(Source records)
┌────────

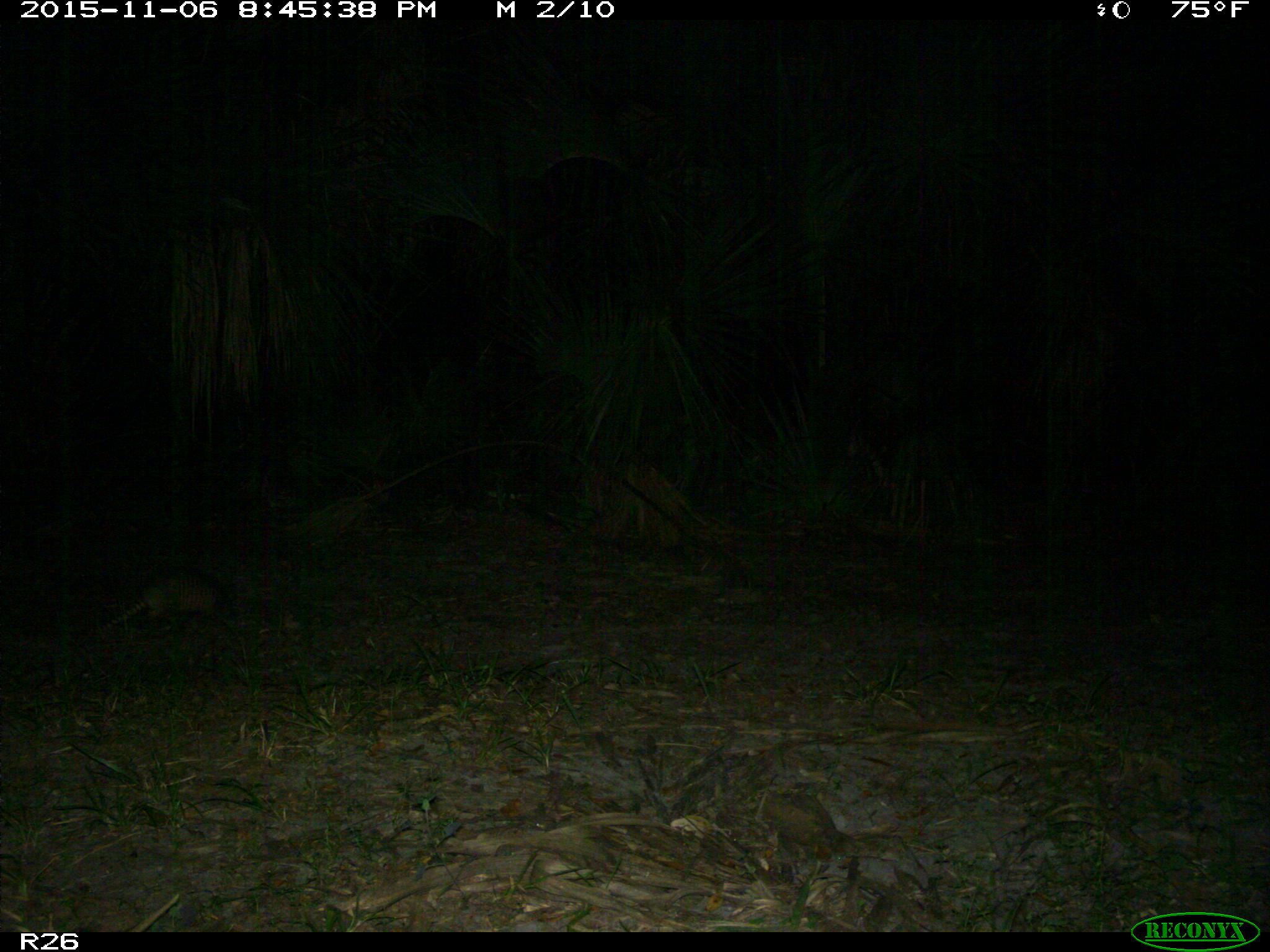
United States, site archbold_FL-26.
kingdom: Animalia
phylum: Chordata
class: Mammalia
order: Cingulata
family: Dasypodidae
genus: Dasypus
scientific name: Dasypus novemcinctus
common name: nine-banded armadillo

└────────
┌────────

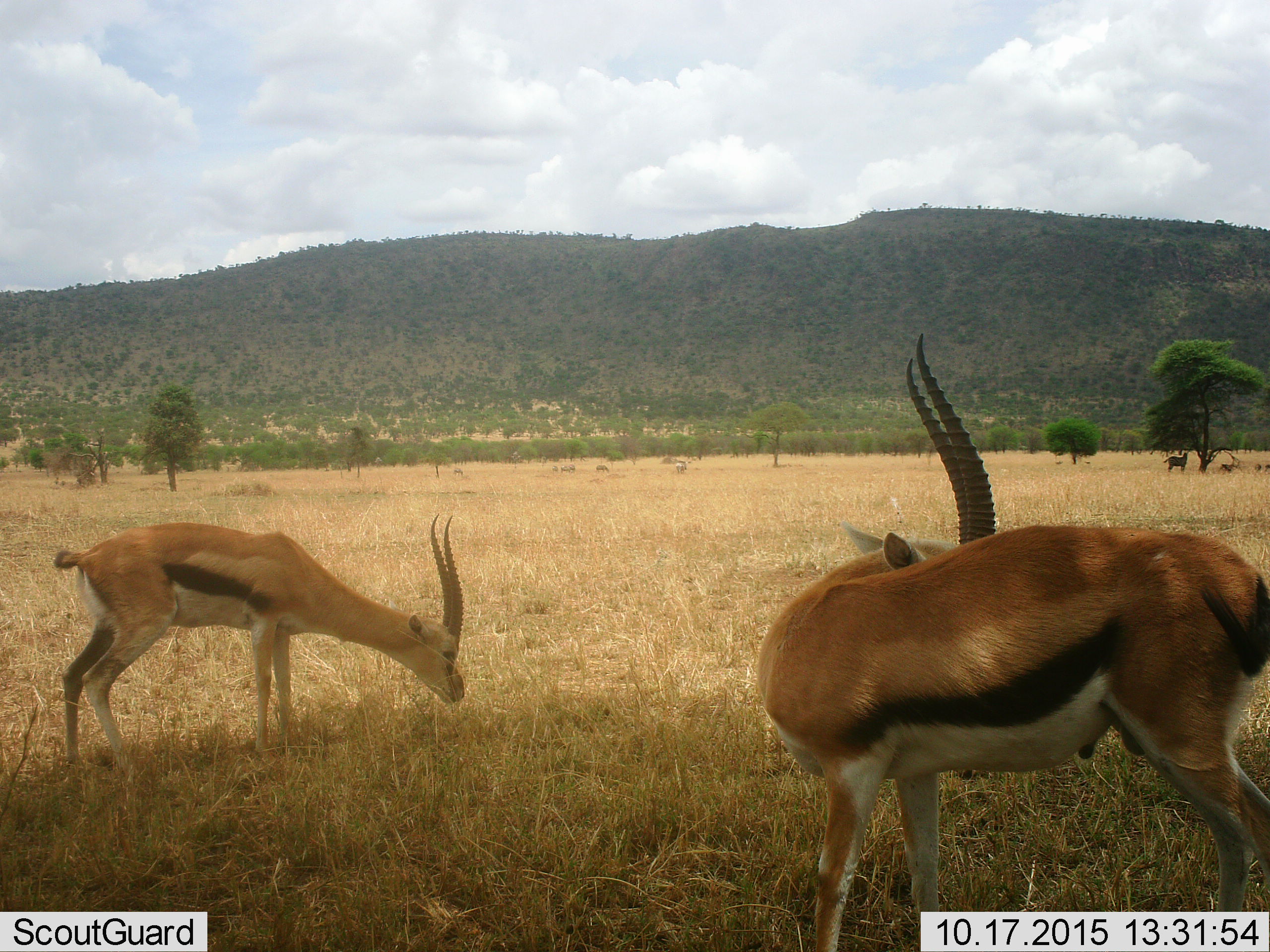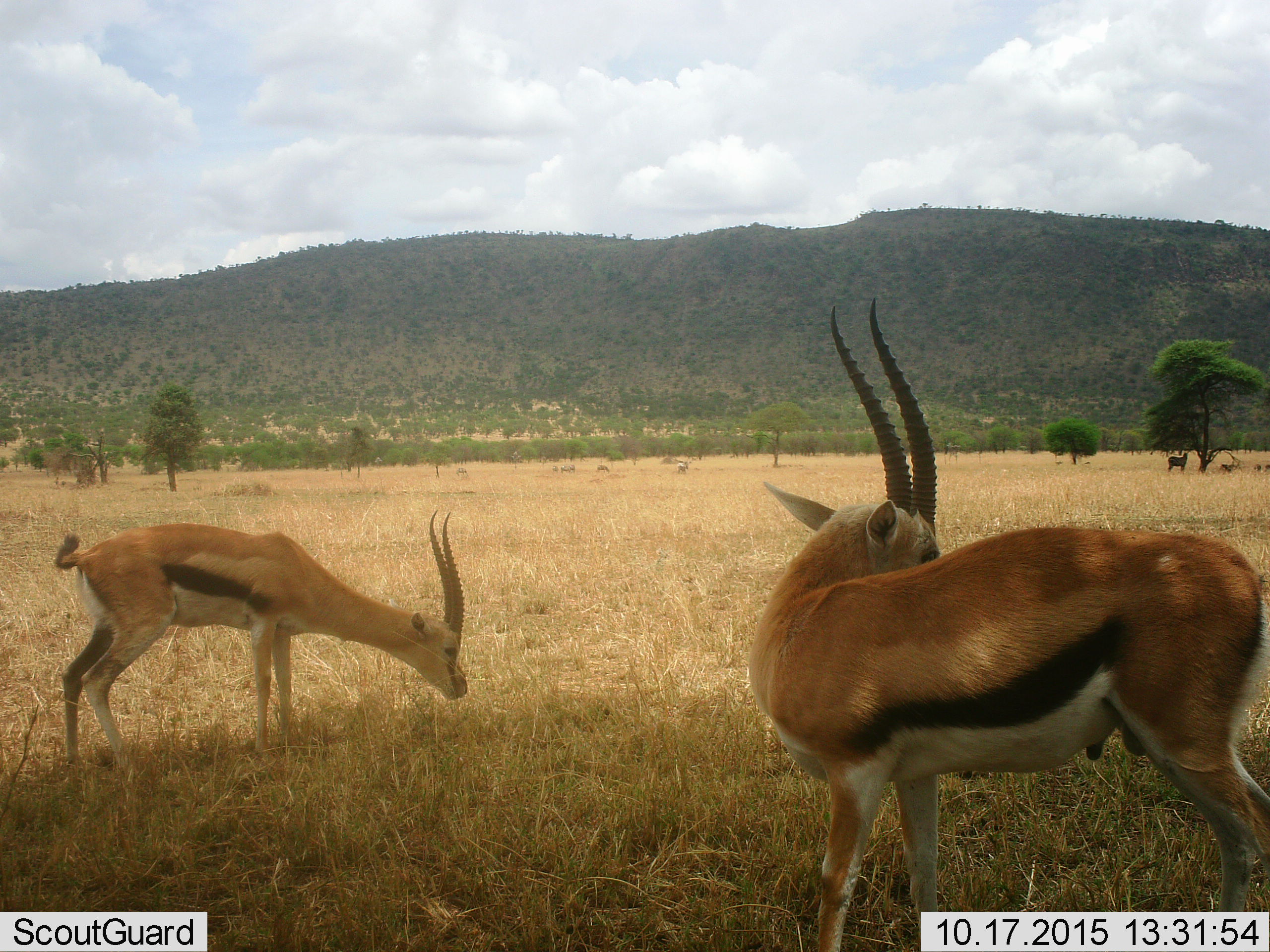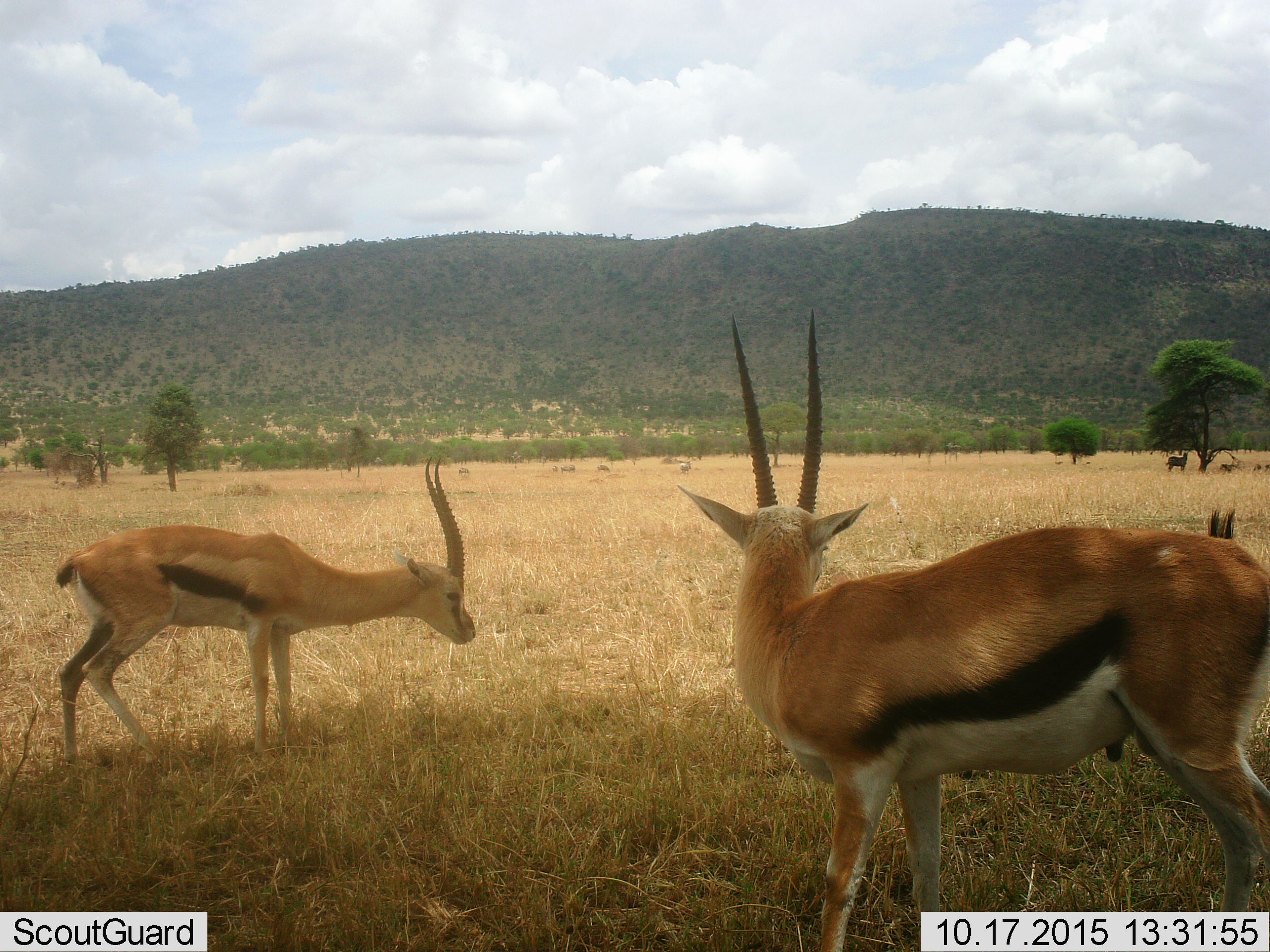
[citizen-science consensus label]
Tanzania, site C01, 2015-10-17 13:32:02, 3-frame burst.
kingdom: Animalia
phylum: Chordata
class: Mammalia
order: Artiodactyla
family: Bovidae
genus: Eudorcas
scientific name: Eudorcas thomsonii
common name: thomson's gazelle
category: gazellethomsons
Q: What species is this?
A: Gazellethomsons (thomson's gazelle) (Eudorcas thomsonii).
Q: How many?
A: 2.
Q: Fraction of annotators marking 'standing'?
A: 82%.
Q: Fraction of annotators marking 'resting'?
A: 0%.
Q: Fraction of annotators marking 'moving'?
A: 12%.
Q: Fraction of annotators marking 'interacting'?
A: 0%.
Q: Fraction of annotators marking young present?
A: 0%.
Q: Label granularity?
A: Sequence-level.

└────────

*Prompt*: Above are some lines. Repeat exactly, and only, those from the line that has "United States, site archbold_FL-26." through the line that has "common name: nine-banded armadillo".

*Your response*:
United States, site archbold_FL-26.
kingdom: Animalia
phylum: Chordata
class: Mammalia
order: Cingulata
family: Dasypodidae
genus: Dasypus
scientific name: Dasypus novemcinctus
common name: nine-banded armadillo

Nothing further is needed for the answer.